Le film s'approchant de son terme, la petite angoisse. Pourvu que que son dénouement ne trahisse pas ce que ce faux polar était jusque là, avec un suspens inutile ou un final en face-à-face convenu et tiédasse. Parce qu'à force de rappeler qu'un bon film policier vaut d'abord par son contexte et sa localisation, on oublie souvent d'aller au bout du raisonnement: on peut le qualifier de parfait quand on se rend compte qu'on se fout un peu (voir complètement) de l'enquête.
En ce sens, un flash-back explicatif intervenant en fin de métrage est doublement jouissif: d'abord parce qu'il est superbement amené (une idée simple qui nous fait nous demander s'il n'y a pas eu une interversion de bobine en salle de projection, avant de se souvenir que tout ceci est désormais numérique), ensuite parce qu'il permet d'évacuer le facultatif: on comprend en quelques secondes qui et pourquoi, et on peut continuer à se focaliser sur l'essentiel.
Cet essentiel étant bien entendu le regard que Taylor Sheridan porte sur l'Amérique, scénario après scénario. Ce regard n'est pas tendre, et cache peu de travers de cette société malade. Les deux premières scènes introduisant Cory Lambert sont en ce sens limpides: on le découvre chasseur éliminant un couple de loups, avant de rejoindre son fils qu'il récupère pour le week-end, petit bout d'homme qui se jette dans ses bras chargé lui aussi d'un fusil. Rien qui ne puisse rendre cette cellule familiale sympathique aux yeux d'un européen éternellement médusé par ce culte du flingue stupéfiant et mortifère.
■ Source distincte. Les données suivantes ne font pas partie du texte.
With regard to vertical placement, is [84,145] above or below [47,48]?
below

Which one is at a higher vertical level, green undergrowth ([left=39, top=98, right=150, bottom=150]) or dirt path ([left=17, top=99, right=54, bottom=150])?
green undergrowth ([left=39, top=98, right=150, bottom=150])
Mais comme dans Comancheria, un regard complexe et ambivalent sera sans cesse de mise, sur les situations comme sur les personnages, ce qui contribue à rendre le film à de nombreux égards passionnant.
Car il ne suffit pas de dire que le froid ça pique et que la pauvreté c'est dur.
Sur ces deux aspects, le discours est double. Si les conditions climatiques sont terribles, on se souvient aussi que les Alpes, les Pyrénées ou d'autres coins haut perchés peuvent désormais combiner leur situation avec un certain bien-vivre. Ces conditions sont ici un personnage à part entière parce qu'elles frappent des populations affaiblies par un double abandon. L'abandon du gouvernement concernant les indiens parqués dans leurs réserves, et un abandon plus diffus, en forme d'oubli, pour les autres, travailleurs ou fonctionnaires éloignés depuis des générations du reste -actif- du pays (on nous le dit par exemple, le médecin légiste local, parvient à s'occuper).
Et si on ne s'attarde pas sur la personnalité du (ou des) meurtriers, c'est que finalement, l'important ne se niche pas dans un profil ou un mobile, mais se joue dans le contraste: c'est parce que des gars sont déboussolés par un isolement auquel ils ne sont pas foncièrement habitués que le pire arrive. Seuls ceux qui habitent ces contrées désolées depuis toujours, et en ce sens ont choisi de survivre sur place, peuvent garder d'une certaine manière, la tête froide.
Dernier point qui m'amusera toujours, on pourra remarquer que par l'éternelle magie du cinéma, un film inspirée de faits réels se déroulant dans le Wyoming aura été entièrement tournée… dans l'Utah.